Text:
══════════════════════════════
Source Tracy Moran / OZY

Great drivers and celebrities take part each year. Rowan Atkinson is a regular, royals have been known to turn up and last year’s races featured famed Danish driver Tom Kristensen, nine-time winner at the 24 Hours of Le Mans; former World Champion motorcycle racers Kevin Schwantz and Freddie Spencer; and two-time Indy 500 champ Arie Luyendyke. Enjoying his first revival this year, Luyendyke tells OZY how much he enjoys the glimpses of yesteryear. “I like the way the women dressed back in the day,” he laughs. “They look pretty good.” He’s referring to the ladies’ tea dresses, lined stockings, pencil skirts, fur stoles, miniskirts, swing dresses and well-coiffed hair, which go hand in hand with the men’s aviation overalls, tweeds and silk cravats. Nearly everyone in attendance comes in period gear, with costumed participation hovering “somewhere between 98 and 99 percent,” says O’Leary.
══════════════════════════════
Records from a dataset:
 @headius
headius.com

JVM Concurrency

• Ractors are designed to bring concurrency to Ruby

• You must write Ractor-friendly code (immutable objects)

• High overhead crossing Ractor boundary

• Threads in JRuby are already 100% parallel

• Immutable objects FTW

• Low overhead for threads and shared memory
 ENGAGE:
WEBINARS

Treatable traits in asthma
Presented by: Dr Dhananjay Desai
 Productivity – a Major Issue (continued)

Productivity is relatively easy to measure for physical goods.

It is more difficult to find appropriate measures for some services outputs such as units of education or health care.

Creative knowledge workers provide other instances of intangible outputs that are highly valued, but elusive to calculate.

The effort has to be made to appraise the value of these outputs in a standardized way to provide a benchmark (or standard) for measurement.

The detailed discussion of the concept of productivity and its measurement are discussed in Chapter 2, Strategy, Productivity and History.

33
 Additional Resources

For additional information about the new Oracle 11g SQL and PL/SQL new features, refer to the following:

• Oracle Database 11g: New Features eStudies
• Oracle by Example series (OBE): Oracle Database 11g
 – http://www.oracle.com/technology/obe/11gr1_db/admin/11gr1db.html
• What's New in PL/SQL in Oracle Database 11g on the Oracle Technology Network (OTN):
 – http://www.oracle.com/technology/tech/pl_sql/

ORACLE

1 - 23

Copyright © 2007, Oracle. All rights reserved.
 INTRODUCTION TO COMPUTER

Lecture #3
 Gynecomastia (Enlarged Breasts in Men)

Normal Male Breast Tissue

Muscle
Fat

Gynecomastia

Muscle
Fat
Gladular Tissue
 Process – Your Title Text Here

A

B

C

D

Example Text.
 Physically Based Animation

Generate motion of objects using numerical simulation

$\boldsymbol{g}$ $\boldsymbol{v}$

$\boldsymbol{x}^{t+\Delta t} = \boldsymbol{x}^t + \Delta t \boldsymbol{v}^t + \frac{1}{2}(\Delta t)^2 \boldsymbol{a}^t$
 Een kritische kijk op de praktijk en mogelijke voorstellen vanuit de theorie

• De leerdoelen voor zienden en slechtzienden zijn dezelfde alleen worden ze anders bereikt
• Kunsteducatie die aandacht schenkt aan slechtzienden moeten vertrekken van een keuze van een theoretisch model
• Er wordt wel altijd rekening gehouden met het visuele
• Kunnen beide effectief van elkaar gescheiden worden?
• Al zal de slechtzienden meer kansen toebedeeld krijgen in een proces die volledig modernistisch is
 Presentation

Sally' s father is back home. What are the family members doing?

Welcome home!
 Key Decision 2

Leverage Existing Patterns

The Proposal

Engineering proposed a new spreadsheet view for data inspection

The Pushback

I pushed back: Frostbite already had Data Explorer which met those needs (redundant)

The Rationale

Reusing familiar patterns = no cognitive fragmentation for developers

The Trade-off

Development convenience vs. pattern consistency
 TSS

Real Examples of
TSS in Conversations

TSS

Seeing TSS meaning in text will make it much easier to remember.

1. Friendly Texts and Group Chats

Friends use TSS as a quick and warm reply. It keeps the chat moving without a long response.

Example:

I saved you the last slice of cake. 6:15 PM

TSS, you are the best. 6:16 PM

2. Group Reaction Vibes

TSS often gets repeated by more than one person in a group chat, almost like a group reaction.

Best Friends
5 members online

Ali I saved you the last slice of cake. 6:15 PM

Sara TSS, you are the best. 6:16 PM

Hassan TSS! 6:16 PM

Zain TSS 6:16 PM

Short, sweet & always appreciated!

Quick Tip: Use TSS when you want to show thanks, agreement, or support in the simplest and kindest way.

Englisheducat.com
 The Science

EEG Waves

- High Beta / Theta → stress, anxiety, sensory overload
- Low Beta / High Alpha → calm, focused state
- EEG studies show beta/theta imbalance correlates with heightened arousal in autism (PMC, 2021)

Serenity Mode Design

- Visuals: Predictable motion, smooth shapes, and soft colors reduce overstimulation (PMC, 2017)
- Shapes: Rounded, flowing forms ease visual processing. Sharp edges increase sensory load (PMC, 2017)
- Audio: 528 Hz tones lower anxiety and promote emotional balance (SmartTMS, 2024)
══════════════════════════════
Questions:
(a) In the racing revival passage, how many times had Tom Kristensen won the 24 Hours of Le Mans?
(b) Write the next part of the racing revival passage, picking up after its final sentence.
The listing is not needed for any of this work.

Outputs in order:
(a) Nine times.

(b)
But that old-fashioned feel goes well beyond footwear and the millions of dollars’ worth being hurled around the track: All the installments — from amusement rides to a motor show — buildings and paddocks hark back across the decades. Visitors enjoy wares from ice cream vans, wartime tea huts, a ’50s Shell gas station, a 1965 Tesco (British grocer) complete with authentically packaged goods and even Betty’s Parlour hair salons, where stylist Jenny West says more than 200 ladies line up for victory rolls and beehives over the weekend. Add to that hundreds of stalls selling period gear, furnishings, posters and even whisky, as well as era-tuned musicians, miniskirt-clad singers, 150 period actors and a tent full of swing dancers … and you’ve got a veritable time warp.

What’s that? Yes, one drawback is the noise, and powerful cars roaring around the site in a near-constant roar do leave many struggling to hear; small children often sport aptly named “defenders” to protect their ears. The only other warning is the inherent danger of motor racing, but Goodwood events — including its Members Meeting each March and the Festival of Speed in early summer — have been humming since the ’90s with no fatalities.

So buckle up and bring ear plugs: Goodwood’s Revival, held this year from September 9-11, offers plenty of amusement for roughly $75 a day, which includes racing, entertainment and plenty of people-watching … not to mention a chance to catch a whiff of Paul’s “Mary Jane” and a buzz from world-class motorsport.